The origin of the SARS-CoV-2 is still unclear. Simply said, its emergence was due to the
acquisition of the polybasic furin cleavage site at the S protein in one of its closest relatives. The
discovery in Laos of bat Rhinolophus coronaviruses that contain receptor binding domains almost
identical to that of SARS-CoV-2, and despite not having that polybasic furin cleavage site, they can
therefore infect human cells (1), is the cornerstone to identify the SARS-CoV-2 progenitor.
However, it is not yet known where the furin site inserted at the S1/S2 junction in the S protein of
the pandemic virus come from, nor the how and when of such acquisition. The CGG-CGG encoded
arginine dimer is rare in coronaviruses (2), however, an arginine dimer with this code is present at
the SARS-CoV-2 acquired furin site: the PRRA four amino acid residue motif. Then, my question
was if the SARS-CoV-2 S gene insert encoding the furin site would match to human transcripts.

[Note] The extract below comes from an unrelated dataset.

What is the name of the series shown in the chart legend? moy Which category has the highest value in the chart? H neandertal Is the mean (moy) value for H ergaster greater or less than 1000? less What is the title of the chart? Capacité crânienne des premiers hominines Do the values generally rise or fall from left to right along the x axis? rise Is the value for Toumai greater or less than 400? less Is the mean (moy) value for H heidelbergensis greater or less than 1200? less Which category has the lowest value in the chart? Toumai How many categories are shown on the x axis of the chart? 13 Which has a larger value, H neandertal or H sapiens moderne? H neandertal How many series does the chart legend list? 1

Here, I address this issue by using NCBI and GISAID databases, the NCBI Human Genome
Resources, sequence analysis tools and in-house developed bioinformatic tools. I found that the
possible 12-nucleotide fragments which properly inserted in the S gene encode the SARS-CoV-2
furin site 100% match to several NCBI RefSeq human transcripts. Taking this into account and the
expression patterns of these genes, together with further evidences found here, such as the codon
optimization of that SARS-CoV-2 furin site arginine dimer and other PRRA-like insertions in the S
protein, results strongly suggest that recombination between the SARS-CoV-2 precursor genome
and human host cell mRNA produced the recombinant pandemic virus, along with the origin of the
SARS-CoV-2 furin site, during undetected human-to-human virus transmission.